» **ACTION ITEM**
The pictures get left out, but everything else in the listing below must be duplicated exactly.

» **PROVIDED DATA**
Start of Block

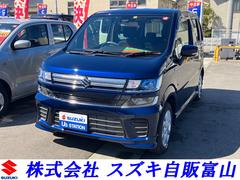 車輌の名前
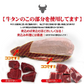 牛タンコロコロ煮込み用メガ盛り1kg（500ｇ×2パック）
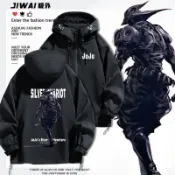 JOJO的奇妙冒險聯名星塵斗士銀色戰車鎮魂曲沖鋒衣男女外套上衣服【gvtjxy ~/~極極】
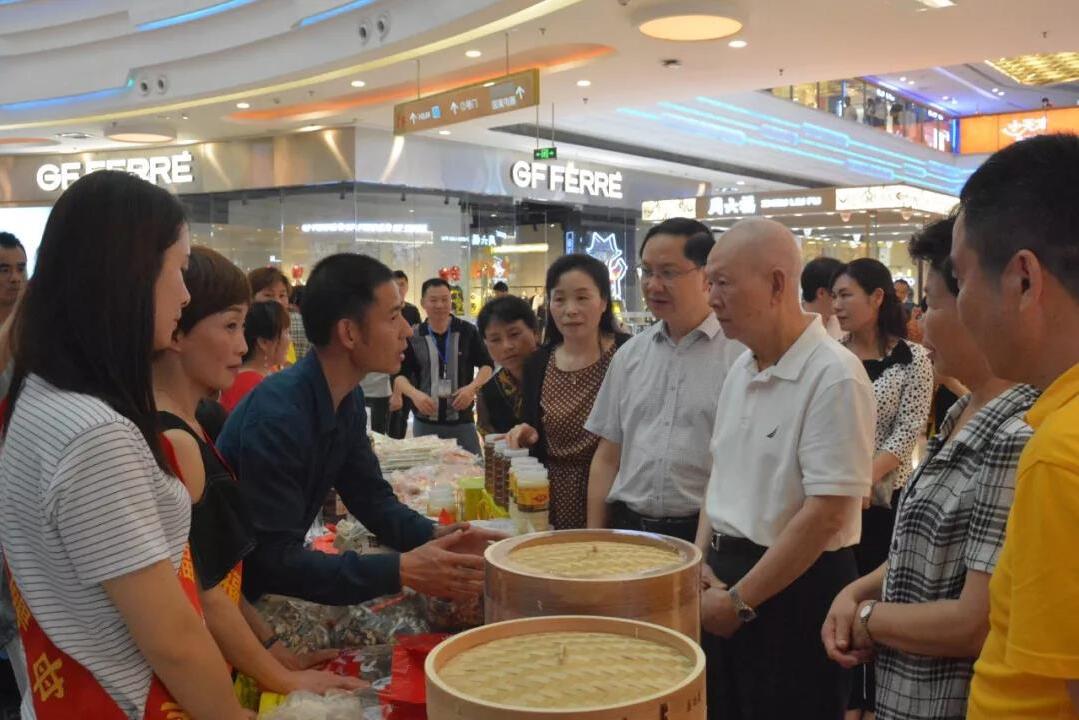 QQ截图20190702175938.jpg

End of Block

» **EXERCISE SOLUTION**
 車輌の名前
 牛タンコロコロ煮込み用メガ盛り1kg（500ｇ×2パック）
 JOJO的奇妙冒險聯名星塵斗士銀色戰車鎮魂曲沖鋒衣男女外套上衣服【gvtjxy ~/~極極】
 QQ截图20190702175938.jpg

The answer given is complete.